■ **INSTRUCTION**:
Reproduce each of the following records verbatim, line by line, without altering any wording, numbers, or punctuation.

####################

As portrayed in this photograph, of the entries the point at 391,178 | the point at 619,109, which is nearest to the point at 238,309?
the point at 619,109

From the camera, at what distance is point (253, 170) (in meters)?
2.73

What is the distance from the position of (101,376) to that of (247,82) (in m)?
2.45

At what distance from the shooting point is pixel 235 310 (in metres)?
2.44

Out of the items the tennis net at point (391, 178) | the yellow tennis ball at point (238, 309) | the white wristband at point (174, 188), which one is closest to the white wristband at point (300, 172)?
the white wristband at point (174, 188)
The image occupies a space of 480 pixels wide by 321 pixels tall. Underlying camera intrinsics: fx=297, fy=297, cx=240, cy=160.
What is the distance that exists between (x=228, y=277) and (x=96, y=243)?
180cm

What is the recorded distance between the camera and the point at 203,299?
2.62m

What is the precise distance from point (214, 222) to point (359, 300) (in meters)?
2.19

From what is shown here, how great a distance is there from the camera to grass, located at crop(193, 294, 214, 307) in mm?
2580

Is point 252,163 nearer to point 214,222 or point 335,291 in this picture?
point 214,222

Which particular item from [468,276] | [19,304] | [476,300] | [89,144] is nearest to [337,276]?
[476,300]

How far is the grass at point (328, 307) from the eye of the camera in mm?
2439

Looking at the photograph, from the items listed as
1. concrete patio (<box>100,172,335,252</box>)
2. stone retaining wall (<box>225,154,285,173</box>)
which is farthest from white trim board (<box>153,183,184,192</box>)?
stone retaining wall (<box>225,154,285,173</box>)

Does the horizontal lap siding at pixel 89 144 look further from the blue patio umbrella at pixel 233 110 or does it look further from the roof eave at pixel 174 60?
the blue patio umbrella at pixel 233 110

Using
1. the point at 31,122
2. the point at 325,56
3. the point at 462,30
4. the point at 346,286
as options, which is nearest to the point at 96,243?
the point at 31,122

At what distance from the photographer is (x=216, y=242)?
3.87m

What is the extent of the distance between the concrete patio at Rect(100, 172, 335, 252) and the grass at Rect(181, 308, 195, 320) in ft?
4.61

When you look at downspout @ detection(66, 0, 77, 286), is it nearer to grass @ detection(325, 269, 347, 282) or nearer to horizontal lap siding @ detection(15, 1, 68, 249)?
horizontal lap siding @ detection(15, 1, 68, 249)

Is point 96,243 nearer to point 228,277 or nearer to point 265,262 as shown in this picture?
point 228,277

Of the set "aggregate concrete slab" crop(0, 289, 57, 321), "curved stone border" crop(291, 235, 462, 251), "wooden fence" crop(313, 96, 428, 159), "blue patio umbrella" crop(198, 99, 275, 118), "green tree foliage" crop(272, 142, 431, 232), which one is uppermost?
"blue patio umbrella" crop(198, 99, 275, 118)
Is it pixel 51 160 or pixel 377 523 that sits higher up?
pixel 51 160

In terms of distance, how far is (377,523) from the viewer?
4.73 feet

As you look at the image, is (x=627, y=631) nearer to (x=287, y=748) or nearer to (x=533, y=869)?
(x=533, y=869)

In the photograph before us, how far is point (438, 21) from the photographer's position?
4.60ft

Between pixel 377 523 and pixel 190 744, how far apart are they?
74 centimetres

####################

■ **EXERCISE OUTPUT**:
As portrayed in this photograph, of the entries the point at 391,178 | the point at 619,109, which is nearest to the point at 238,309?
the point at 619,109

From the camera, at what distance is point (253, 170) (in meters)?
2.73

What is the distance from the position of (101,376) to that of (247,82) (in m)?
2.45

At what distance from the shooting point is pixel 235 310 (in metres)?
2.44

Out of the items the tennis net at point (391, 178) | the yellow tennis ball at point (238, 309) | the white wristband at point (174, 188), which one is closest to the white wristband at point (300, 172)?
the white wristband at point (174, 188)
The image occupies a space of 480 pixels wide by 321 pixels tall. Underlying camera intrinsics: fx=297, fy=297, cx=240, cy=160.
What is the distance that exists between (x=228, y=277) and (x=96, y=243)?
180cm

What is the recorded distance between the camera and the point at 203,299?
2.62m

What is the precise distance from point (214, 222) to point (359, 300) (in meters)?
2.19

From what is shown here, how great a distance is there from the camera to grass, located at crop(193, 294, 214, 307) in mm?
2580

Is point 252,163 nearer to point 214,222 or point 335,291 in this picture?
point 214,222

Which particular item from [468,276] | [19,304] | [476,300] | [89,144] is nearest to [337,276]?
[476,300]

How far is the grass at point (328, 307) from the eye of the camera in mm?
2439

Looking at the photograph, from the items listed as
1. concrete patio (<box>100,172,335,252</box>)
2. stone retaining wall (<box>225,154,285,173</box>)
which is farthest from white trim board (<box>153,183,184,192</box>)?
stone retaining wall (<box>225,154,285,173</box>)

Does the horizontal lap siding at pixel 89 144 look further from the blue patio umbrella at pixel 233 110 or does it look further from the roof eave at pixel 174 60?
the blue patio umbrella at pixel 233 110

Using
1. the point at 31,122
2. the point at 325,56
3. the point at 462,30
4. the point at 346,286
as options, which is nearest to the point at 96,243?
the point at 31,122

At what distance from the photographer is (x=216, y=242)?
3.87m

What is the extent of the distance between the concrete patio at Rect(100, 172, 335, 252) and the grass at Rect(181, 308, 195, 320) in ft?
4.61

When you look at downspout @ detection(66, 0, 77, 286), is it nearer to grass @ detection(325, 269, 347, 282) or nearer to horizontal lap siding @ detection(15, 1, 68, 249)?
horizontal lap siding @ detection(15, 1, 68, 249)

Is point 96,243 nearer to point 228,277 or nearer to point 265,262 as shown in this picture?
point 228,277

Of the set "aggregate concrete slab" crop(0, 289, 57, 321), "curved stone border" crop(291, 235, 462, 251), "wooden fence" crop(313, 96, 428, 159), "blue patio umbrella" crop(198, 99, 275, 118), "green tree foliage" crop(272, 142, 431, 232), which one is uppermost?
"blue patio umbrella" crop(198, 99, 275, 118)
Is it pixel 51 160 or pixel 377 523 that sits higher up?
pixel 51 160

In terms of distance, how far is (377,523) from the viewer?
4.73 feet

As you look at the image, is (x=627, y=631) nearer to (x=287, y=748) or nearer to (x=533, y=869)?
(x=533, y=869)

In the photograph before us, how far is point (438, 21) from the photographer's position?
4.60ft

Between pixel 377 523 and pixel 190 744, how far apart are they?
74 centimetres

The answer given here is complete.